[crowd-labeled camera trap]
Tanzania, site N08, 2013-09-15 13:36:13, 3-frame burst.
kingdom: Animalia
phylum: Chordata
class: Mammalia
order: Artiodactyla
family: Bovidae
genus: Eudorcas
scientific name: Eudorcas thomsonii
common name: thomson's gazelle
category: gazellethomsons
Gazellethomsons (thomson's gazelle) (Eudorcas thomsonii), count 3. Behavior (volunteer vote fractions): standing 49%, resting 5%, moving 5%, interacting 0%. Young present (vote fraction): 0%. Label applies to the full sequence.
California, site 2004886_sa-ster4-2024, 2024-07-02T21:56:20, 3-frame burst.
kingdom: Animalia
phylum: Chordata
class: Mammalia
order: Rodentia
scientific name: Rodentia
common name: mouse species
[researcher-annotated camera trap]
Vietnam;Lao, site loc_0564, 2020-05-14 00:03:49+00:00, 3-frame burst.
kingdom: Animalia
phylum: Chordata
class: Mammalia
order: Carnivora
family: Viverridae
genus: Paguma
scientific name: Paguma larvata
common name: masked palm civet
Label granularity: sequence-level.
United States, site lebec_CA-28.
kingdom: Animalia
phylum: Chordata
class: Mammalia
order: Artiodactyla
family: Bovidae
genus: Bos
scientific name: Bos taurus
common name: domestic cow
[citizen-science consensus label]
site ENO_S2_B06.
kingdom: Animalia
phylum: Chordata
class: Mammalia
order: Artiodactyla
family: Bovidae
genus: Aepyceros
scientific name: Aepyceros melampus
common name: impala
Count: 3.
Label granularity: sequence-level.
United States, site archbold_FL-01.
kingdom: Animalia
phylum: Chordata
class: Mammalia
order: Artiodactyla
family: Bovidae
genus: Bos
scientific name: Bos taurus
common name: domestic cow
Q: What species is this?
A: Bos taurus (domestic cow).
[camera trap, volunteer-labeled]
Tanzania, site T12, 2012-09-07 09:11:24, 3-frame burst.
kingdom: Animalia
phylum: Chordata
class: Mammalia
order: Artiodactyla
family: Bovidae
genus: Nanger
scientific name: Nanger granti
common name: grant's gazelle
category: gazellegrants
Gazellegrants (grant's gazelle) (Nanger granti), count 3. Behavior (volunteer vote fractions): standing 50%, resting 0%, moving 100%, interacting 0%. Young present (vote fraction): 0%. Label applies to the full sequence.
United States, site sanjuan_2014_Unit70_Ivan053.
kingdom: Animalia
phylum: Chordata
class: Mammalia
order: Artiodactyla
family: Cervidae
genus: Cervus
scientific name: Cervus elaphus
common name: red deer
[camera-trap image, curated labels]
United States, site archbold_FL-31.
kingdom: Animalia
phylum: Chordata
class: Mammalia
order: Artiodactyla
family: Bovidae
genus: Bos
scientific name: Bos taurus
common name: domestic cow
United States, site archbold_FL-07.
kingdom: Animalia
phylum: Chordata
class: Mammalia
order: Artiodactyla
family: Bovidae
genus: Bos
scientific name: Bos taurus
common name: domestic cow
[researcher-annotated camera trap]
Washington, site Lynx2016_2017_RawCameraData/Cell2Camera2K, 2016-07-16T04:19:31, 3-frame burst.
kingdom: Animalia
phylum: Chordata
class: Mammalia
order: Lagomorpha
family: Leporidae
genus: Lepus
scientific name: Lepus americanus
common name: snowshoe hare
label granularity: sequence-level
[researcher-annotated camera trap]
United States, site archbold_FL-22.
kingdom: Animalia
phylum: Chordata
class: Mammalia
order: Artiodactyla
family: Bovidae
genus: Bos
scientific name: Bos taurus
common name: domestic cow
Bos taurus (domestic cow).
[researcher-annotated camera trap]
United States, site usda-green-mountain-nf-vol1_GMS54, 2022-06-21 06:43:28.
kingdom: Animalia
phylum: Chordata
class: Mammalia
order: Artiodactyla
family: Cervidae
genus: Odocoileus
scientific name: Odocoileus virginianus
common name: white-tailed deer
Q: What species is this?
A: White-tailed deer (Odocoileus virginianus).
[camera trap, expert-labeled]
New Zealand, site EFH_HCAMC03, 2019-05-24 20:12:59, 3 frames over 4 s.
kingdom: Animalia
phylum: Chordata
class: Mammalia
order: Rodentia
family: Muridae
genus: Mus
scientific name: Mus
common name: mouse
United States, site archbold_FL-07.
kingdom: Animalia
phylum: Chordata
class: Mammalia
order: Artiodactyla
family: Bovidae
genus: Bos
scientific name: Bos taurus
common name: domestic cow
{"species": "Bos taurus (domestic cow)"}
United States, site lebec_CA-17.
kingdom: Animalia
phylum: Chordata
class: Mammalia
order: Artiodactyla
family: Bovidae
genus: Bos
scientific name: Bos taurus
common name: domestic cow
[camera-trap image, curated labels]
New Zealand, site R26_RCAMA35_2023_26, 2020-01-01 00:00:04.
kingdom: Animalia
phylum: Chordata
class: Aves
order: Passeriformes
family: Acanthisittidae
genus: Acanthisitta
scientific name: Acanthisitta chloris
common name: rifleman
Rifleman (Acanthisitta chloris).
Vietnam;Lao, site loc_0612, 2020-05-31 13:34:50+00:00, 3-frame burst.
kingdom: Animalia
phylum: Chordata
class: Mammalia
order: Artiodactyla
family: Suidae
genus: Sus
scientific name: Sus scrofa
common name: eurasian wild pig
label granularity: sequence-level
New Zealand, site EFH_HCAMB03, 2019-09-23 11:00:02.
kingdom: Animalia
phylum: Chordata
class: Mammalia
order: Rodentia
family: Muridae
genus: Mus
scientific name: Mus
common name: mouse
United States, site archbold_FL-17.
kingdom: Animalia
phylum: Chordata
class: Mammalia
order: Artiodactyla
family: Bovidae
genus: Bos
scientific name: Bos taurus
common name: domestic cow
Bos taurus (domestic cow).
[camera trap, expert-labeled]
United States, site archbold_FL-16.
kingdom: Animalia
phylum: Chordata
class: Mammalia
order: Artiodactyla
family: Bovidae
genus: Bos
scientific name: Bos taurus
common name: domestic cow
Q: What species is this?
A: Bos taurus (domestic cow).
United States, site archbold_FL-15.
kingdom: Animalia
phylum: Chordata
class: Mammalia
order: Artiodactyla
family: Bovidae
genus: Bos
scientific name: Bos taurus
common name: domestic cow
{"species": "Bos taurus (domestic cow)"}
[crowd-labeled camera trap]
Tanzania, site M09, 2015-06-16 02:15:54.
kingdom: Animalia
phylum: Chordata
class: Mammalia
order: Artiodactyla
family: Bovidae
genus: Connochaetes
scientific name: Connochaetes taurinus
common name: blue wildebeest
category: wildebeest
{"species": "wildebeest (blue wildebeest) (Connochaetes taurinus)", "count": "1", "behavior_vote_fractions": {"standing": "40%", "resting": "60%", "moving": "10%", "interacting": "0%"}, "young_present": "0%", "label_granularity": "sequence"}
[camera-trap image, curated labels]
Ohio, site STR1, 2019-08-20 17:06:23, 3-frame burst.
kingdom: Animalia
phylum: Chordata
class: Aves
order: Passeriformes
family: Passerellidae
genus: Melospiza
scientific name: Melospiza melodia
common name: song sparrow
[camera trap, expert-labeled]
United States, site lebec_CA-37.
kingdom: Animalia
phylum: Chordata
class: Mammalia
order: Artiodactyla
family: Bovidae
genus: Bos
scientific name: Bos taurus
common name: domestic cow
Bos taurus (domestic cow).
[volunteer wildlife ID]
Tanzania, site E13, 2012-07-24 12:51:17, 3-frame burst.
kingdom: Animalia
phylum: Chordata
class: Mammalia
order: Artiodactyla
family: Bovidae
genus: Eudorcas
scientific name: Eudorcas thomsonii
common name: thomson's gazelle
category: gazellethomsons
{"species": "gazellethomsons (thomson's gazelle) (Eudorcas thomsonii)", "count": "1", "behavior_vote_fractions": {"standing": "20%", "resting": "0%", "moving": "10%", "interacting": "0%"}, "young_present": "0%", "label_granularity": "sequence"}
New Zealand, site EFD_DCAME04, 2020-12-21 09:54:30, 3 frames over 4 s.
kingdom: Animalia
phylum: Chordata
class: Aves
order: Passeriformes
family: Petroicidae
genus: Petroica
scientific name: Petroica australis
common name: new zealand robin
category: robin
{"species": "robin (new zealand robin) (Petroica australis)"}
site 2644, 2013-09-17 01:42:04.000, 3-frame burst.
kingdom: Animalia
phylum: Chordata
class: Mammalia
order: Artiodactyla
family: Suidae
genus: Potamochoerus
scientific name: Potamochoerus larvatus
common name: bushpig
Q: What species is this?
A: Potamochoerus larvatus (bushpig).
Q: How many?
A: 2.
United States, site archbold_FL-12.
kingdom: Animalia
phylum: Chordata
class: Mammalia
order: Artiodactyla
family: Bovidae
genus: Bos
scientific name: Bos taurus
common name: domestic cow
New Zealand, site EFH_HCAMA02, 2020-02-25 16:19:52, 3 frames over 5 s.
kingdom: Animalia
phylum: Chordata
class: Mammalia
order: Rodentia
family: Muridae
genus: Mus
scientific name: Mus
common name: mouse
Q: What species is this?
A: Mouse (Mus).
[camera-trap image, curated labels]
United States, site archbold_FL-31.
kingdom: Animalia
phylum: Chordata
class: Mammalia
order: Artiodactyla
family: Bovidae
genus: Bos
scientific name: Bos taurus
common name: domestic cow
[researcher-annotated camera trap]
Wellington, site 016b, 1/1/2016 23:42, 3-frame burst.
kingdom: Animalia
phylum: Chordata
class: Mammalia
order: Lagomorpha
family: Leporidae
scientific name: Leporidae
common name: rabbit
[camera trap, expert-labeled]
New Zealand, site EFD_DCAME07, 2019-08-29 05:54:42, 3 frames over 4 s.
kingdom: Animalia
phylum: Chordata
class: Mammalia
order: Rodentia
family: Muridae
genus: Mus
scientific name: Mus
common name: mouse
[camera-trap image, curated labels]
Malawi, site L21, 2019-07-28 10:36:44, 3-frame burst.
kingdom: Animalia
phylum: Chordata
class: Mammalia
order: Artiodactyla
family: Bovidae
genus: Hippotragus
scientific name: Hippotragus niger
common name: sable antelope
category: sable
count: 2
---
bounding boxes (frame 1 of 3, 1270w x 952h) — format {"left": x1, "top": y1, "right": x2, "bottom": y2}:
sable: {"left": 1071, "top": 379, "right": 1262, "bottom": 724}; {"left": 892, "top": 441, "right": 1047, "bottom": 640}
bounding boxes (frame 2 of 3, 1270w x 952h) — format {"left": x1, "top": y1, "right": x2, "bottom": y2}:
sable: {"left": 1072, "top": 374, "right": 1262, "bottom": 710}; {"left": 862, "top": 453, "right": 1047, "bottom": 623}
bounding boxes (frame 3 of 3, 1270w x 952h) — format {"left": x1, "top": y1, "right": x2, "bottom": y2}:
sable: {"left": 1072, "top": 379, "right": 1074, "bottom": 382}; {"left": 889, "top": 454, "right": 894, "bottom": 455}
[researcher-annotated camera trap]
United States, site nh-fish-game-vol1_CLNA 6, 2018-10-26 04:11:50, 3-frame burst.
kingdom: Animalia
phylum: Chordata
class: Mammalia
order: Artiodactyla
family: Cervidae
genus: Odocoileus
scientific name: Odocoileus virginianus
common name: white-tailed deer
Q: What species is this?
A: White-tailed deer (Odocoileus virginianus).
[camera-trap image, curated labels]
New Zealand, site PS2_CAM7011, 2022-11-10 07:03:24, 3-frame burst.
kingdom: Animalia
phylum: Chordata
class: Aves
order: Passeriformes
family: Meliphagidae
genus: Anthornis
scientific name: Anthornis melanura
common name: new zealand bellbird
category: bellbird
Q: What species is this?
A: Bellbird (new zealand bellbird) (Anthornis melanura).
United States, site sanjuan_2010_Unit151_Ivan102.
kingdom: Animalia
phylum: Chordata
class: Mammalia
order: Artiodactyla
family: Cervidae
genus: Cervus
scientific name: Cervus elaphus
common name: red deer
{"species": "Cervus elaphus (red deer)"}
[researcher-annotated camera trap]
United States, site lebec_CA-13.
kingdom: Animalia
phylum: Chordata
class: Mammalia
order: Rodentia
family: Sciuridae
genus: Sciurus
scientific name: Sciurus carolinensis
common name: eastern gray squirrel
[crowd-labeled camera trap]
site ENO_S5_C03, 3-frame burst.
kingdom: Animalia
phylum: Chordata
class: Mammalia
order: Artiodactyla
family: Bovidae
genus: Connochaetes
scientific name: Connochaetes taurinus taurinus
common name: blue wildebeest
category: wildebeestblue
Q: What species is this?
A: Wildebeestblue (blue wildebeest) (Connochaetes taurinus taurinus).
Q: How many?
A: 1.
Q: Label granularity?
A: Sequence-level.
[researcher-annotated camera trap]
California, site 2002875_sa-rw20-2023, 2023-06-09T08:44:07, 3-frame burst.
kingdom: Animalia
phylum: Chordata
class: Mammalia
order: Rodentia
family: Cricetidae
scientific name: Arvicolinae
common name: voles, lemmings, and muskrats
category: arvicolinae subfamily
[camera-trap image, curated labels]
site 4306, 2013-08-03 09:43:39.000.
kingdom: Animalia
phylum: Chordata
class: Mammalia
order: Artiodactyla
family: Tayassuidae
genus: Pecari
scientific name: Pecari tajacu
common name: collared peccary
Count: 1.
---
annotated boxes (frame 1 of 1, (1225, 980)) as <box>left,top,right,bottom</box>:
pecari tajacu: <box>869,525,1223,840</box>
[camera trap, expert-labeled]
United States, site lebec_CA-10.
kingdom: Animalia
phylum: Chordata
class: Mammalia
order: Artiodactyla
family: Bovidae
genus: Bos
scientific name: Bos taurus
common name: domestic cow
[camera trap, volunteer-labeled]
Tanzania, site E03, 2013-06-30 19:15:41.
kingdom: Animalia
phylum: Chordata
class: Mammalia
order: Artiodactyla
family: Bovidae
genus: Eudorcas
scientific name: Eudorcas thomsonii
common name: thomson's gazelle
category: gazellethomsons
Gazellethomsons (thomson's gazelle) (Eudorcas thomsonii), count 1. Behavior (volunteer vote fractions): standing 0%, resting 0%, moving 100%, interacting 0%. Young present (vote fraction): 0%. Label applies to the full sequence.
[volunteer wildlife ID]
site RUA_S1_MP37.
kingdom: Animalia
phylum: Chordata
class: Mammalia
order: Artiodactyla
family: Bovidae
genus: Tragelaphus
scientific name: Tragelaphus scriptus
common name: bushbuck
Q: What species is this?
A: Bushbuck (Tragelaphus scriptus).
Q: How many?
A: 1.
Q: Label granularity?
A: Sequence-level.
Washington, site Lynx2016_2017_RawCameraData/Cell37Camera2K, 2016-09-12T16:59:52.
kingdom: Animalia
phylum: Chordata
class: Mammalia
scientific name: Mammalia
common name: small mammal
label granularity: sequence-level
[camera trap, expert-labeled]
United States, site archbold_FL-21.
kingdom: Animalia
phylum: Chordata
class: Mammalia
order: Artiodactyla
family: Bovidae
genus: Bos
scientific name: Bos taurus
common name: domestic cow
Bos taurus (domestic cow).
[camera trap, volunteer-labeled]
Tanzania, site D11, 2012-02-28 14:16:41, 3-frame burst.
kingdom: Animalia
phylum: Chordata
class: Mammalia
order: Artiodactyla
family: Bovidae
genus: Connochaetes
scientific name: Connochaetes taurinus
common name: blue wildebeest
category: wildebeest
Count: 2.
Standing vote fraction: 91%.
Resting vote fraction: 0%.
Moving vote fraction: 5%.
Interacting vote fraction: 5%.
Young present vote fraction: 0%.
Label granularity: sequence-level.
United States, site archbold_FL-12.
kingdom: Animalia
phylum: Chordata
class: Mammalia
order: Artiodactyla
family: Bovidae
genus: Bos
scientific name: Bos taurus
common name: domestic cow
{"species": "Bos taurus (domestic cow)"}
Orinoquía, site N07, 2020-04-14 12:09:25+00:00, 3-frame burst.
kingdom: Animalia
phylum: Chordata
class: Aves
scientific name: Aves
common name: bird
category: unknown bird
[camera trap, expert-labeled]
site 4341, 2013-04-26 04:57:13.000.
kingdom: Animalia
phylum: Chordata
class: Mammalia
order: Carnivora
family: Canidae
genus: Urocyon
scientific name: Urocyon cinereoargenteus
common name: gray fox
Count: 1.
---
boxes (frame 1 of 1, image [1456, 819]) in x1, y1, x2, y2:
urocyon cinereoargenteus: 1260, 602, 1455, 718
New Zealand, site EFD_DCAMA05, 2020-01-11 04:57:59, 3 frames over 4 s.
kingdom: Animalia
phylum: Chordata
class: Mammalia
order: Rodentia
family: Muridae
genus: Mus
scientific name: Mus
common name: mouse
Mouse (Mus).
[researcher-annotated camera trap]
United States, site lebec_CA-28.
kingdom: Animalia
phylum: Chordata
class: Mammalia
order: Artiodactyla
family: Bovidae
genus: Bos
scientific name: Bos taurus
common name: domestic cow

......

Copy every line of the data above, beginning with the first and ending with the line that contains "common name: grant's gazelle", and give nothing more.

Response area =>
[crowd-labeled camera trap]
Tanzania, site N08, 2013-09-15 13:36:13, 3-frame burst.
kingdom: Animalia
phylum: Chordata
class: Mammalia
order: Artiodactyla
family: Bovidae
genus: Eudorcas
scientific name: Eudorcas thomsonii
common name: thomson's gazelle
category: gazellethomsons
Gazellethomsons (thomson's gazelle) (Eudorcas thomsonii), count 3. Behavior (volunteer vote fractions): standing 49%, resting 5%, moving 5%, interacting 0%. Young present (vote fraction): 0%. Label applies to the full sequence.
California, site 2004886_sa-ster4-2024, 2024-07-02T21:56:20, 3-frame burst.
kingdom: Animalia
phylum: Chordata
class: Mammalia
order: Rodentia
scientific name: Rodentia
common name: mouse species
[researcher-annotated camera trap]
Vietnam;Lao, site loc_0564, 2020-05-14 00:03:49+00:00, 3-frame burst.
kingdom: Animalia
phylum: Chordata
class: Mammalia
order: Carnivora
family: Viverridae
genus: Paguma
scientific name: Paguma larvata
common name: masked palm civet
Label granularity: sequence-level.
United States, site lebec_CA-28.
kingdom: Animalia
phylum: Chordata
class: Mammalia
order: Artiodactyla
family: Bovidae
genus: Bos
scientific name: Bos taurus
common name: domestic cow
[citizen-science consensus label]
site ENO_S2_B06.
kingdom: Animalia
phylum: Chordata
class: Mammalia
order: Artiodactyla
family: Bovidae
genus: Aepyceros
scientific name: Aepyceros melampus
common name: impala
Count: 3.
Label granularity: sequence-level.
United States, site archbold_FL-01.
kingdom: Animalia
phylum: Chordata
class: Mammalia
order: Artiodactyla
family: Bovidae
genus: Bos
scientific name: Bos taurus
common name: domestic cow
Q: What species is this?
A: Bos taurus (domestic cow).
[camera trap, volunteer-labeled]
Tanzania, site T12, 2012-09-07 09:11:24, 3-frame burst.
kingdom: Animalia
phylum: Chordata
class: Mammalia
order: Artiodactyla
family: Bovidae
genus: Nanger
scientific name: Nanger granti
common name: grant's gazelle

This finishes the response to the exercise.